The other recipients are:
- $25,000 to West End Alliance for an adaptive reuse study for a closed and vacant school
- $15,000 to Pittsburgh Musical Theater for implementation of façade improvements and expansion at its West End location
- $15,000 to Central Northside Neighborhood Council for sign and gateway design for its Allegheny City Central branding plan
- $15,000 to Troy Hill Citizens for implementation of their park plan and programming
- $25,000 to Community Alliance of Spring Garden-East Deutschtown for gateway design at the Route 28 exit at the 16th Street Bridge
- $25,000 to Brookline SPDC for a market study and branding for Brookline Boulevard
- $15,000 to Beltzhoover Civic Association for parklet design/build project on a historic streetcar turnaround site
- $35,000 to Hilltop Alliance for multi-year neighborhood housing strategy plan for blight and foreclosure mitigation in the south Hilltop communities
- $18,725 to Polish Hill Civic Association for mixed use plan for Brereton-Dobson site of two vacant lots and four deteriorating, fire-damaged houses
- $10,000 to Focus on Renewal/Ujamaa Collective for project facilitation and workshops for Centre Avenue development in the Hill District
- $25,000 to Point Breeze North Development Corporation for Simonton Street study for infill housing and corridor design
Some 28 organizations applied for this first round of improvement grants, and there are more than 130 additional projects to be considered in future rounds.

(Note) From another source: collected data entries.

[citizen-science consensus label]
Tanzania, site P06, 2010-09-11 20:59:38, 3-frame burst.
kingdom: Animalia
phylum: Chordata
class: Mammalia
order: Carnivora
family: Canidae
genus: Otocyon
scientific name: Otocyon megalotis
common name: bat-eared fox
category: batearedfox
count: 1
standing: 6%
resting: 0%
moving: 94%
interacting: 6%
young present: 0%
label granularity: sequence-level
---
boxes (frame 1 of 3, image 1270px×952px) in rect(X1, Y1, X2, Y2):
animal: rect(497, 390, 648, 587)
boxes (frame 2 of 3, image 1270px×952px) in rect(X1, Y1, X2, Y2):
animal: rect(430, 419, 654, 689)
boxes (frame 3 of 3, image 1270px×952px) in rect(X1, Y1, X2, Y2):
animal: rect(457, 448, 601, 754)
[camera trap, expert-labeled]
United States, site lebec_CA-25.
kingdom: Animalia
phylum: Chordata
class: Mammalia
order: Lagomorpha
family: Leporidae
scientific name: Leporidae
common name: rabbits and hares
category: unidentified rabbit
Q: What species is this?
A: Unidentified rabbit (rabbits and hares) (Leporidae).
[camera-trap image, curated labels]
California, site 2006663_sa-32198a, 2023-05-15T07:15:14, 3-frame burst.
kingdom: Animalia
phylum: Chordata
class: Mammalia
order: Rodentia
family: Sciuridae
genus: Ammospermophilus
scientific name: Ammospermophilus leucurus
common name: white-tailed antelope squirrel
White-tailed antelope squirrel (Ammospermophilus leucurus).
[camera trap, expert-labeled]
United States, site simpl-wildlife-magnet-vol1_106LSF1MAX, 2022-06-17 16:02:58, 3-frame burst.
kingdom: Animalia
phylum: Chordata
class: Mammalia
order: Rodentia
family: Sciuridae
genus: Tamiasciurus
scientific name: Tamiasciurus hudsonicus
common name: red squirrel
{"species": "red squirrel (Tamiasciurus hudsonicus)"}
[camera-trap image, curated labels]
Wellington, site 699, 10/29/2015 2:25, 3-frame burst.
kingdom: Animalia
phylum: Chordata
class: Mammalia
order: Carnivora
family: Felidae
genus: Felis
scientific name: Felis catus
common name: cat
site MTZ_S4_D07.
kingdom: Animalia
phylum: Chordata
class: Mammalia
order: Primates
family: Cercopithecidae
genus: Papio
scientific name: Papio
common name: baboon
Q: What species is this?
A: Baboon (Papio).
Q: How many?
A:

The Pittsburgh Neighborhood Renaissance Fund initiative was created by Mayor Luke Ravenstahl and funded by the URA in April 2012 with an initial start-up grant of $300,000.
The Design Center raised matching funds through local foundations and other funding sources. Ravenstahl said strong community development plans better position communities to attract public and private investment, these funds will help spur the plans, he added, “small grants will go a long way.”